WRITTEN TASK:
Copy out word for word everything from the line containing "By how much" down through the end of the rows, both ends included.

--- BEGIN EXTRACTED INFORMATION ---

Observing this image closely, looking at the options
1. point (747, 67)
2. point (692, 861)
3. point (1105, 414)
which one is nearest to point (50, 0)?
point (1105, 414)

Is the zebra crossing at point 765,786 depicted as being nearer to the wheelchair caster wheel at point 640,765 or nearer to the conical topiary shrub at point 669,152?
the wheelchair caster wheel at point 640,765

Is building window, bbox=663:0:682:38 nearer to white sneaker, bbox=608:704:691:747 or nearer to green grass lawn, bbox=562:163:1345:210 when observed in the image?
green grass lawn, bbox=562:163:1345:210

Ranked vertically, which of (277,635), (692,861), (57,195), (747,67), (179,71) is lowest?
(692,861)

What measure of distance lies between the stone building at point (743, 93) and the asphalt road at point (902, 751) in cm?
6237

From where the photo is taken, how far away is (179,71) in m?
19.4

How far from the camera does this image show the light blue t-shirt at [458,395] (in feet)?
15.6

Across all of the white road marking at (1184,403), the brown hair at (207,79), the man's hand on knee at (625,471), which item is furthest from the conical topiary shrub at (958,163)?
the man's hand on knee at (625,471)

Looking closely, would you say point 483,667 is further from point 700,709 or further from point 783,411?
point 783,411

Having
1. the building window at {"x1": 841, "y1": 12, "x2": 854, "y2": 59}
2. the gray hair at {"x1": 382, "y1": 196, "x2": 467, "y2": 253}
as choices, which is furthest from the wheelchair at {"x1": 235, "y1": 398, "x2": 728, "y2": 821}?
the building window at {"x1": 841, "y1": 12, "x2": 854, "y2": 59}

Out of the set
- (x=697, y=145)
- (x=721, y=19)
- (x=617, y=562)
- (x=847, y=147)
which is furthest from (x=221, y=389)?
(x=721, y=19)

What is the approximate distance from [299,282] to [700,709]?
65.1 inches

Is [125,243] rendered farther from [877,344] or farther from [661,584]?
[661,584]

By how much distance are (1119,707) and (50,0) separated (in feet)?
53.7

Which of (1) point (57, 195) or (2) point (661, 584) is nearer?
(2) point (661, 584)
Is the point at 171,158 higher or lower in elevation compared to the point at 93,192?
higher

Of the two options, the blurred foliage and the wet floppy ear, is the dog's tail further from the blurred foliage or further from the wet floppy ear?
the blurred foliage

--- END EXTRACTED INFORMATION ---

SOLUTION FOR THIS TASK:
By how much distance are (1119,707) and (50,0) separated (in feet)?
53.7

Which of (1) point (57, 195) or (2) point (661, 584) is nearer?
(2) point (661, 584)
Is the point at 171,158 higher or lower in elevation compared to the point at 93,192?
higher

Of the two options, the blurred foliage and the wet floppy ear, is the dog's tail further from the blurred foliage or further from the wet floppy ear?
the blurred foliage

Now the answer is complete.